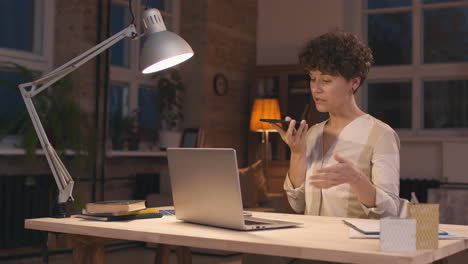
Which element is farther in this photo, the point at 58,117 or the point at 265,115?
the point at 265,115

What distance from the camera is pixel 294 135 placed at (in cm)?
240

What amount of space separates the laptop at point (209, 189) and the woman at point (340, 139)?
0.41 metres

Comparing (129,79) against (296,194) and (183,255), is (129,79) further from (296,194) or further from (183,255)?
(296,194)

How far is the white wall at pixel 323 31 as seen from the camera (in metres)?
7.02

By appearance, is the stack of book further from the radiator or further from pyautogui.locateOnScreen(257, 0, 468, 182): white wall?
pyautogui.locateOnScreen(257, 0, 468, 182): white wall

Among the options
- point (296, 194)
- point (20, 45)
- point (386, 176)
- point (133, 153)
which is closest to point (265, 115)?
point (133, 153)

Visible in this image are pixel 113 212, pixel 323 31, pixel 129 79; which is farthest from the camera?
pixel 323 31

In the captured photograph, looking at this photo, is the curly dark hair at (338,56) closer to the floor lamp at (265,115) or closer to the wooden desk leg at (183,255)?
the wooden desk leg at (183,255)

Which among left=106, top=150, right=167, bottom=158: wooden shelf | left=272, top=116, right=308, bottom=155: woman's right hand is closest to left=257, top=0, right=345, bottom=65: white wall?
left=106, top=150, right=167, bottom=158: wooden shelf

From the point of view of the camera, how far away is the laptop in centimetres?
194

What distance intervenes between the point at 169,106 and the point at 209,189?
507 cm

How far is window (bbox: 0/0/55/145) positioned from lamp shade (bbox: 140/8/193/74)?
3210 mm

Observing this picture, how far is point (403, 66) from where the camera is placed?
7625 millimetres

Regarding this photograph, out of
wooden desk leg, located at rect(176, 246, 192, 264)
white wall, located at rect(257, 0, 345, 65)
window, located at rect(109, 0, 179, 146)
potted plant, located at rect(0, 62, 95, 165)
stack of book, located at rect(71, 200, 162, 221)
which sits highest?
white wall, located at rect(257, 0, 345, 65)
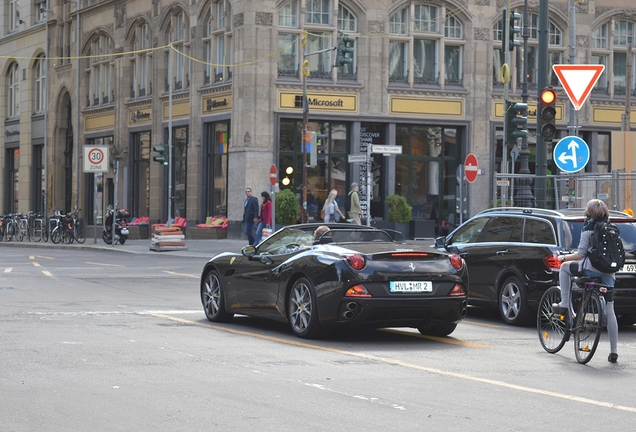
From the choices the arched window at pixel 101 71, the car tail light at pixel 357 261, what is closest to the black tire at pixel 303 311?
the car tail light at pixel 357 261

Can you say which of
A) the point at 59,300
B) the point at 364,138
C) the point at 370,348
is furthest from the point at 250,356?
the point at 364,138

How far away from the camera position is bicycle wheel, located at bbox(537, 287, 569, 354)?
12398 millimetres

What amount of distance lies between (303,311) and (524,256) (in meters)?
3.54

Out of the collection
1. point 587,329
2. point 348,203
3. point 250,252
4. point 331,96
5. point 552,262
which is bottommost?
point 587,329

==

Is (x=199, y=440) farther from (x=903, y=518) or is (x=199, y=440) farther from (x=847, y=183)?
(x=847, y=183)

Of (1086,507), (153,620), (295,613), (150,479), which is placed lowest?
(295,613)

* * *

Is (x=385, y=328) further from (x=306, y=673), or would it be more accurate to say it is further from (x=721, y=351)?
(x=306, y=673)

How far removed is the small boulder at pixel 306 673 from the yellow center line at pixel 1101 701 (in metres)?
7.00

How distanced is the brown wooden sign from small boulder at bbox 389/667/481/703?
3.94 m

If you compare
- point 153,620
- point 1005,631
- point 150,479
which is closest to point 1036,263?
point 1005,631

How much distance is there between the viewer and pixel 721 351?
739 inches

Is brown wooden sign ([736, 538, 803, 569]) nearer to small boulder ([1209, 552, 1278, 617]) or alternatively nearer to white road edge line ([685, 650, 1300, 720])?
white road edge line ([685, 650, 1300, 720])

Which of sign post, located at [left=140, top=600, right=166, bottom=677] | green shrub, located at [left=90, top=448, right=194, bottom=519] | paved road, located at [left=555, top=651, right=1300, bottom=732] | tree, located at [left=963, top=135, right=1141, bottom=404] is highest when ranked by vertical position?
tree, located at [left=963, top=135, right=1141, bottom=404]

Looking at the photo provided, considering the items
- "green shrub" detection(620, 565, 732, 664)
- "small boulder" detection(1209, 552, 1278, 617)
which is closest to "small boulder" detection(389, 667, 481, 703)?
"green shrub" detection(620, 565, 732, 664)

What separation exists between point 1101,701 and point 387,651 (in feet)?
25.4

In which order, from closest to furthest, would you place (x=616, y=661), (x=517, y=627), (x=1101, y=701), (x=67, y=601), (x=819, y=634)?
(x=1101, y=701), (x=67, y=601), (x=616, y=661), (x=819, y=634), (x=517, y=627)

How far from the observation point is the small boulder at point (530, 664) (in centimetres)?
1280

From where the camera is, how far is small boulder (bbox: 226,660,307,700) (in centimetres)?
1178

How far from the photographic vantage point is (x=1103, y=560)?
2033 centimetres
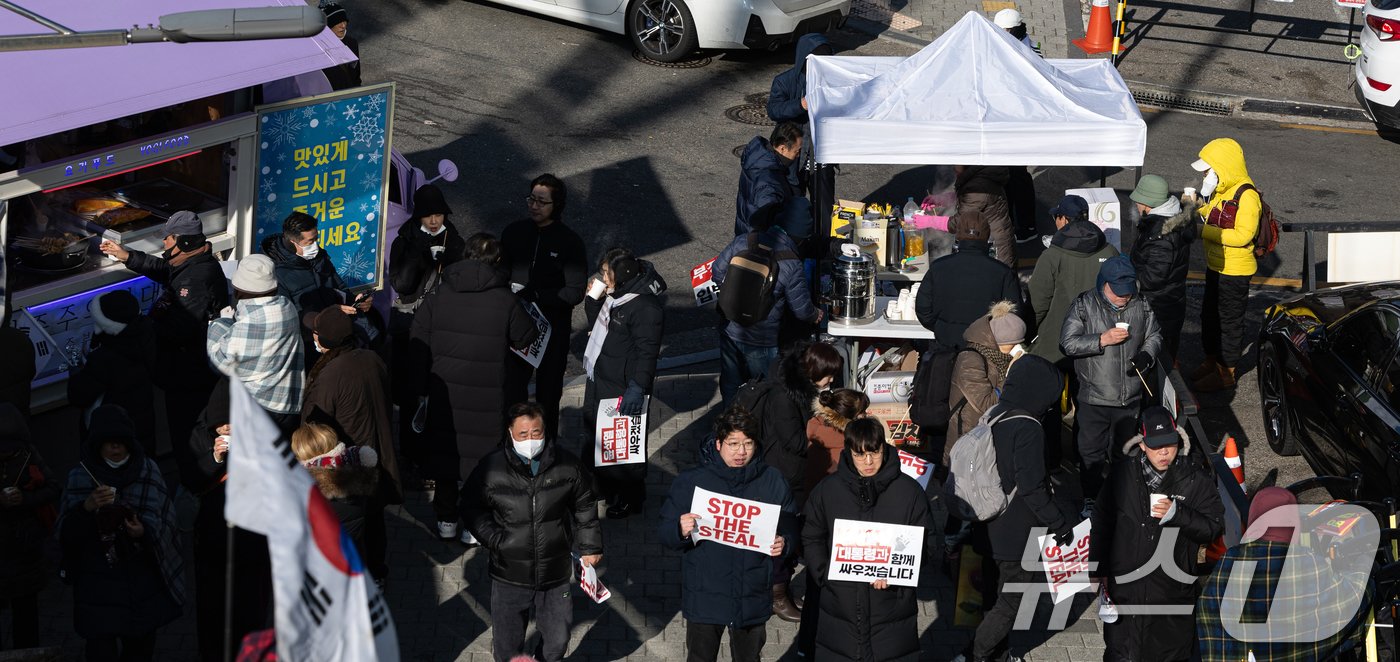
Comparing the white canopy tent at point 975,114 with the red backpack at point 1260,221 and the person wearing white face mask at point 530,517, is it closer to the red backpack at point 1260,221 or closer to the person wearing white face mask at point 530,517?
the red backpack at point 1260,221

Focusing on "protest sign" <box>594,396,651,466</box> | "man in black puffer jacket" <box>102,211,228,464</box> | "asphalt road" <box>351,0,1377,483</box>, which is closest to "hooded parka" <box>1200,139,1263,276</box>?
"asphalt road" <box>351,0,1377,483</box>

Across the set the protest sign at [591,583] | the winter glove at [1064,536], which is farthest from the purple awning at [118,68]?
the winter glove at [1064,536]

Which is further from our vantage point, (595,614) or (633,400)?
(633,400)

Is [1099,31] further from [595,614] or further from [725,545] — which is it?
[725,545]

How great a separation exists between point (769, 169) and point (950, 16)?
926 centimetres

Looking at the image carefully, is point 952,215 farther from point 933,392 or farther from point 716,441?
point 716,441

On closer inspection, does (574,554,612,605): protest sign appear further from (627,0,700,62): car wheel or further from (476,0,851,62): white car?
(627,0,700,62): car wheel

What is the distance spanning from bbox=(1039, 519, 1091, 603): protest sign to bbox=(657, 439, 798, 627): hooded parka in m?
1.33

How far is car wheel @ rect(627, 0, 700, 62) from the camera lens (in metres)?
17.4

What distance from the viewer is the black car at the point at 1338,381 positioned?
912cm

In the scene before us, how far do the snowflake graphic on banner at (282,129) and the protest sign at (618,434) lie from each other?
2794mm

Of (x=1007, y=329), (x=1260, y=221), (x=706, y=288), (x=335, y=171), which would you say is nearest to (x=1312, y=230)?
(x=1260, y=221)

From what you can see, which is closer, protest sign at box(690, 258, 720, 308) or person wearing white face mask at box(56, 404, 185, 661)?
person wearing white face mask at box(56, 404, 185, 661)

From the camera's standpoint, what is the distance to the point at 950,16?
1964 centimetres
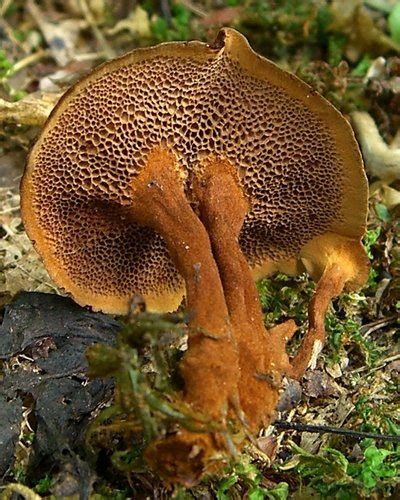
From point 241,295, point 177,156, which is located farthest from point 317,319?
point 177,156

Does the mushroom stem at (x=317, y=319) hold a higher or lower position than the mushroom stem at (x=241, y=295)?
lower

» **Set problem**
Write out the rows above word for word, from the line containing "Is (x=385, y=328)" through the line containing "2033 centimetres", including both of those lines.

» **Written reply**
Is (x=385, y=328) further from (x=306, y=673), or would it be more accurate to say it is further from (x=721, y=351)?
(x=306, y=673)

How far removed is the small boulder at pixel 306 673 from the yellow center line at pixel 1101 701 (in metres)?
7.00

How distanced is the brown wooden sign from small boulder at bbox 389/667/481/703?
3.94 m

If you compare
- point 153,620
- point 1005,631
- point 150,479
which is closest to point 1036,263?
point 1005,631

How much distance is there between the viewer and pixel 721 351?
739 inches

Is brown wooden sign ([736, 538, 803, 569]) nearer to small boulder ([1209, 552, 1278, 617]) or alternatively nearer to white road edge line ([685, 650, 1300, 720])?
white road edge line ([685, 650, 1300, 720])

Which of sign post, located at [left=140, top=600, right=166, bottom=677] | green shrub, located at [left=90, top=448, right=194, bottom=519] | paved road, located at [left=555, top=651, right=1300, bottom=732] | tree, located at [left=963, top=135, right=1141, bottom=404] is highest when ranked by vertical position?
tree, located at [left=963, top=135, right=1141, bottom=404]

Looking at the photo provided, considering the items
- "green shrub" detection(620, 565, 732, 664)
- "small boulder" detection(1209, 552, 1278, 617)
which is closest to "small boulder" detection(389, 667, 481, 703)?
"green shrub" detection(620, 565, 732, 664)

What separation exists between point 1101,701 and point 387,651 (in feet)?
25.4

In which order, from closest to furthest, would you place (x=616, y=661), (x=517, y=627), (x=1101, y=701), (x=67, y=601), (x=819, y=634)?
(x=1101, y=701), (x=67, y=601), (x=616, y=661), (x=819, y=634), (x=517, y=627)

How far from the observation point is the small boulder at point (530, 664) (in centimetres)?
1280

From where the camera is, how far is small boulder (bbox: 226,660,307,700) (in centimetres)?
1178

How far from the photographic vantage point is (x=1103, y=560)?
2033 centimetres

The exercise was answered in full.